Ben W. Lupo, the embattled former owner of several Youngstown, OH-based oil and gas companies, was sentenced to 28 months in federal prison and a fine of $25,000 Tuesday for directing his employees to dump tens of thousands of gallons of oilfield waste down a storm drain that emptied into a major river.

The sentence, issued in a U.S. District Court in Cleveland, brings to an end a state and federal investigation that began in February 2013 after inspectors from the Ohio Department of Natural Resources received an anonymous tip about the dumping, which took place at the Youngstown headquarters of several companies owned by Lupo, including D&L Energy Inc.

Regulators discovered that Lupo had ordered his employees to dump tens of thousand of gallons of oilfield waste — including brine water — down the storm drain on dozens of occasions. The drain emptied into a tributary that fed the Mahoning River.

Less than a month after the dumping was discovered on Jan. 31, 2013, high-ranking federal and state officials, along with Ohio Attorney General Mike DeWine, visited Youngstown for a press conference in which they announced that Lupo would be charged with one count of violating the Clean Water Act (see Shale Daily, Feb. 19, 2013). Lupo pleaded guilty to those charges (see Shale Daily, March 25), and the incident stoked public outrage in the Youngstown area.

“Clean water and fresh air are not only important, they are the birthright of every man, woman and child in this great state,” said U.S. Attorney for the Northern District of Ohio Steven Dettelbach after Lupo’s sentencing. “Today’s sentence was a significant sentence, but it was fully justified.”

In February 2013, early on in a cleanup effort that took weeks, regulators said they had recovered approximately 40,000 gallons of oil and brine from the storm-sewer system. In an affidavit released at the time Lupo was charged, based on the sworn statements of David J. Barlow, a special agent with the U.S. Environmental Protection Agency’s Criminal Investigation Division, one of Lupo’s employees said Lupo had instructed dumps on as many as 20 separate occasions. The affidavit also revealed that nearly 60 storage tanks were located on the property.

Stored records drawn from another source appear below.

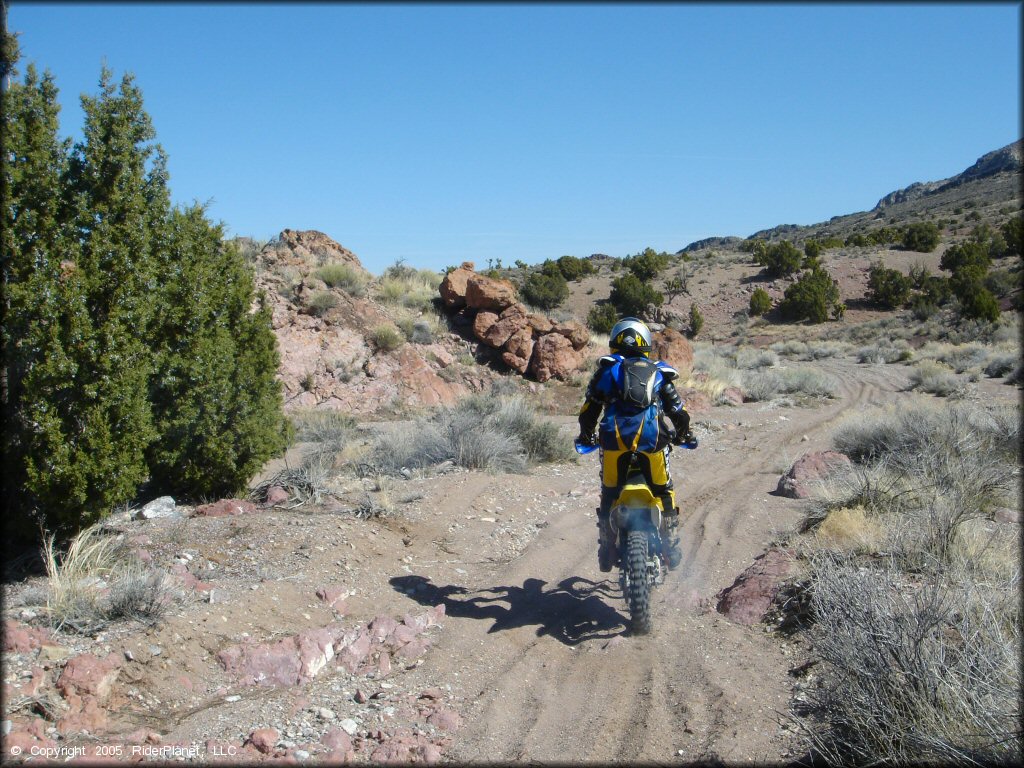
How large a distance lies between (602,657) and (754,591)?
1393 mm

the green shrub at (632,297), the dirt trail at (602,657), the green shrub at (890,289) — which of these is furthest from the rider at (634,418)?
the green shrub at (890,289)

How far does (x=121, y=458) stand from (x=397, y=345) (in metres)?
13.4

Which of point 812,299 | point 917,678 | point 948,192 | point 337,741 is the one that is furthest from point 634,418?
point 948,192

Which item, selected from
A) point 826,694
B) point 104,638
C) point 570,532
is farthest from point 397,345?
point 826,694

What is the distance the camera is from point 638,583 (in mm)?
4891

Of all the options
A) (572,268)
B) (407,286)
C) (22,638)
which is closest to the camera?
(22,638)

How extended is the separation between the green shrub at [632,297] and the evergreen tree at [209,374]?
32596 mm

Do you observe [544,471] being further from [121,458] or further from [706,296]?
[706,296]

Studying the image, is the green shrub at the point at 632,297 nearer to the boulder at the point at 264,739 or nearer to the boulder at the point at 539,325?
the boulder at the point at 539,325

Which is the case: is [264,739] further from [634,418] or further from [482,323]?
[482,323]

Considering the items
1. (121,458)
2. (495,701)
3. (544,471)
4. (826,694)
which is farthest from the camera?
(544,471)

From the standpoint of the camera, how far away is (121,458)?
5.81 metres

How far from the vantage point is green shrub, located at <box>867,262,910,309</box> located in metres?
42.3

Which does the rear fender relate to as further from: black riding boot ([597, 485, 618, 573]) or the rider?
black riding boot ([597, 485, 618, 573])
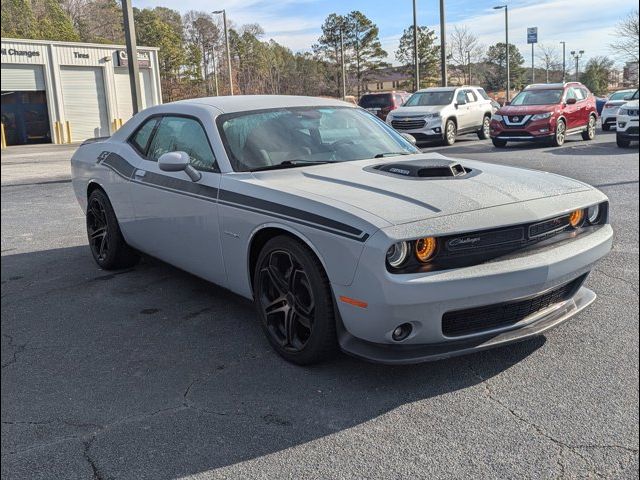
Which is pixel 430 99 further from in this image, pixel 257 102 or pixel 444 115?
pixel 257 102

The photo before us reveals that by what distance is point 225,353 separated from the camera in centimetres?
352

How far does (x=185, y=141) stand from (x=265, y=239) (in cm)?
123

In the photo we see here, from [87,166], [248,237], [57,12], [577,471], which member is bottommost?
[577,471]

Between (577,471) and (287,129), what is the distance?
2.68 metres

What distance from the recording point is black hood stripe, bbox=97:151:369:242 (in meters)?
2.96

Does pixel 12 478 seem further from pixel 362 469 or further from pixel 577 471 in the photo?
pixel 577 471

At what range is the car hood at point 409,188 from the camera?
3.04 meters

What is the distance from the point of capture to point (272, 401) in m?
2.94

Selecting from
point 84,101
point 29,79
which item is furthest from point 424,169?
point 84,101

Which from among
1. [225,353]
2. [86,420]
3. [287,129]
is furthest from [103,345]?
[287,129]

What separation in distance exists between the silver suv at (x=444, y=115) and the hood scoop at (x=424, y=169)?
1470cm

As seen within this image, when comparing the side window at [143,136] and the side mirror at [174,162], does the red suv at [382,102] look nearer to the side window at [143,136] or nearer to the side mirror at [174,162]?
the side window at [143,136]

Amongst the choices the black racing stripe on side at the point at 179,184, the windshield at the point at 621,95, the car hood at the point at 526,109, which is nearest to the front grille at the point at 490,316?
the black racing stripe on side at the point at 179,184

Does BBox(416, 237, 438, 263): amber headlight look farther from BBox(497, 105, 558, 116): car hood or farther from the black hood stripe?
BBox(497, 105, 558, 116): car hood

But as the investigation progressed, regulators determined that the dumps were instructed on more than 30 occasions.

“Ben Lupo put his own interests ahead of everyone else’s, and he deserved to face a severe penalty for his actions,” DeWine said.

In court documents, Lupo’s lawyers admitted that he was running out of waste storage after state regulators ordered an affiliate company’s injection wells be shut down in and around Youngstown because one was linked to a 4.0 magnitude earthquake on New Year’s Eve 2011 (see Shale Daily, Jan. 4, 2012).

After the sentencing, Lupo’s lawyers released his first public statement since the incident in which he apologized to the community and admitted that his actions were “irresponsible and foolish.”

Federal prosecutors had pushed for the maximum sentence of up to three years in prison and a $250,000 fine (see Shale Daily, Aug. 1). It’s been widely reported that Lupo, 64, has medical issues that the prison will now have to care for.

Both of the employees involved in the dumping incidents, Mark A. Goff and Michael P. Guesman, pleaded guilty and were sentenced to three years probation for cooperating with authorities.